Easy, Short, Concise and Fast Java DFS 3 ms solution

  • 267

    For a better view see here

    Key Points:

    1. Generate unique answer once and only once, do not rely on Set.
    2. Do not need preprocess.
    3. Runtime 3 ms.

    We all know how to check a string of parentheses is valid using a stack. Or even simpler use a counter.
    The counter will increase when it is ‘(‘ and decrease when it is ‘)’. Whenever the counter is negative, we have more ‘)’ than ‘(‘ in the prefix.

    To make the prefix valid, we need to remove a ‘)’. The problem is: which one? The answer is any one in the prefix. However, if we remove any one, we will generate duplicate results, for example: s = ()), we can remove s[1] or s[2] but the result is the same (). Thus, we restrict ourself to remove the first ) in a series of concecutive )s.

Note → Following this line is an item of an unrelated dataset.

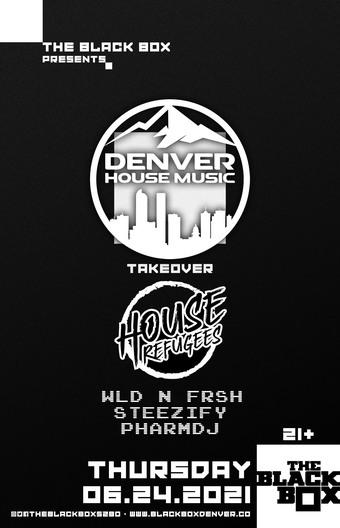 Denver House Music Takeover: House Refugees, WLD N FRSH, Steezify, pharmDJ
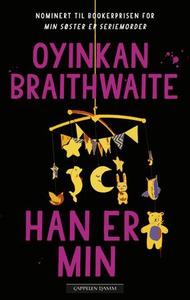 Han er min (ebok) av Oyinkan Braithwaite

    After the removal, the prefix is then valid. We then call the function recursively to solve the rest of the string. However, we need to keep another information: the last removal position. If we do not have this position, we will generate duplicate by removing two ‘)’ in two steps only with a different order.
    For this, we keep tracking the last removal position and only remove ‘)’ after that.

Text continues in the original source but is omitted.